Toffoli havia prometido submeter a abertura desse inquérito aos colegas. Não o fez, mesmo tendo recebido diversos pedidos nesse sentido, por evidente receio de derrota. Mas, como sempre, ele evita passar recibos. “Esse não é um tema prioritário. Hoje todos compreendem que o inquérito foi necessário”, disse em uma das suas entrevistas à imprensa de final de ano. Se fosse tão tranquilo, mais um motivo para obter para seu tão criticado inquérito o aval dos colegas.

Mesmo com o aspecto de morto vivo, o tal inquérito das fake news não é sepultado. Alexandre de Moares acaba de anunciar sua prorrogação por mais seis meses e admite que, em julho, pode adiar de novo.

Em julho, em pleno recesso do Judiciário, outra canetada de Toffoli, para atender um pedido da defesa de Flávio Bolsonaro, suspendeu a investigação sobre a rachadinha salarial no gabinete do seu gabinete na Assembleia Legislativa do Rio Janeiro, operada por Fabrício Queiroz. Mais grave do que isso: mandou o ministério público e as polícias estaduais e federal paralisarem centenas e centenas de procedimentos de investigação sobre corrupção e crime organizado baseados em relatórios do Coaf e da Receita Federal, sem prévia autorização judicial.
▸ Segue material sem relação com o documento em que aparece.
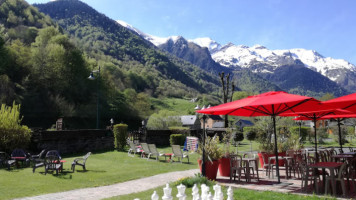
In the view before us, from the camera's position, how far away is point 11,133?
13.7 metres

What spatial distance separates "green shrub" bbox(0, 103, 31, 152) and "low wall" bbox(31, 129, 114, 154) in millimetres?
1035

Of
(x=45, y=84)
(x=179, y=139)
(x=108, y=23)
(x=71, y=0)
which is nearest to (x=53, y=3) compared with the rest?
(x=71, y=0)

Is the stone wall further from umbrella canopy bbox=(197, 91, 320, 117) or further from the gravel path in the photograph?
umbrella canopy bbox=(197, 91, 320, 117)

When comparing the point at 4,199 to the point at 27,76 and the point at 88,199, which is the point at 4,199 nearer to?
the point at 88,199

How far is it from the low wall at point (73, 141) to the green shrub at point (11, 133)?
103cm

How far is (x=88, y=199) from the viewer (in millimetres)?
6578

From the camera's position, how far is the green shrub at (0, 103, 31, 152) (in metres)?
13.4

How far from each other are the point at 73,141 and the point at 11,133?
3.98 meters

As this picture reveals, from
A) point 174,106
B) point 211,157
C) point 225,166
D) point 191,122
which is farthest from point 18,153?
point 174,106

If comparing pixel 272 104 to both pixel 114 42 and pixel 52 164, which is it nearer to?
pixel 52 164

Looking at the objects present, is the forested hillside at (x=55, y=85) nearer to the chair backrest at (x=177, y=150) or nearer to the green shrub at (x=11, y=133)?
the green shrub at (x=11, y=133)

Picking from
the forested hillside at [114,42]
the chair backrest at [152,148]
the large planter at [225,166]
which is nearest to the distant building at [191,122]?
the chair backrest at [152,148]

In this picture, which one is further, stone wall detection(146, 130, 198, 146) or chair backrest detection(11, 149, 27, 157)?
stone wall detection(146, 130, 198, 146)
Além de fazer o país descumprir compromissos internacionais com a mais relevante rede mundial de troca de informações sobre corrupção, crime organizado e terrorismo, Toffoli causou um estrago em várias apurações. O inquérito sobre a rachadinha de Flávio Bolsonaro, por exemplo, só foi retomado agora com uma grande operação no Rio nessa quarta-feira (18). Quando deu a canetada em julho, Toffoli não tinha a menor noção. Comprovou isso o seu longo, confuso e conditório voto que chegou a ser ridicularizado até por alguns de seus colegas no STF. Depois de tantas marolas, o Coaf terminou o ano praticamente do mesmo tamanho, recuperou inclusive o nome, que havia sido rebatizado de Unidade de Inteligência Financeira (UIF).

Lula e Dirceu agora soltos

A sequência de trapalhadas de Toffoli não acabou aí. Ele também pisou na bola em outras confusas votações. Uma delas, sobre a exigência de que a defesa dê a última palavra nas razões finais, inclusive em relação aos réus delatores, aprovada de maneira surpreendente pela Segunda Turma do STF.  Quando Toffoli rapidamente levou a questão ao plenário do Supremo, esperava-se que ele já tivesse uma proposta para modular sua aplicação em relação aos casos já julgados. Não tinha. O julgamento ficou inconcluso. Sequer produziu efeitos no caso mais famoso em pauta, o do sítio de Atibaia, em que Lula é acusado de receber regalias de empreiteiras. O TRF-4 simplesmente o ignorou a decisão parcial do Supremo e, mais uma vez, condenou Lula por corrupção em segunda instância, em mais uma alta pena de prisão.  Se ainda não teve serventia pró-Lula, essa decisão do STF serviu para o STF mandar soltar Paulo Preto, o principal operador do PSDB em São Paulo, para alívio de alguns tucanos de alta plumagem.

O voto de desempate de Toffoli na votação do STF sobre a possibilidade de prisão a partir da condenação em segunda instância seria pra pôr uma pá de cal no assunto, que há tempos divide o tribunal. Mas ele não endossou a tese de que isso era cláusula pétrea da Constituição. Ao contrário. Ele afirmou que  que isso pode ser modificado até por projeto de lei. Foi a senha para o Congresso, pressionado pelas redes sociais, chamar a decisão para si. Por lei ou emenda constitucional, a prisão após a segunda instância voltará a ser autorizada ano que vem. Mas a sua proibição já produziu alguns resultados, os mais notórios foram os alvarás de soltura de Lula e de José Dirceu.

Pela ótica de Toffoli, talvez tenha ficado de bom tamanho.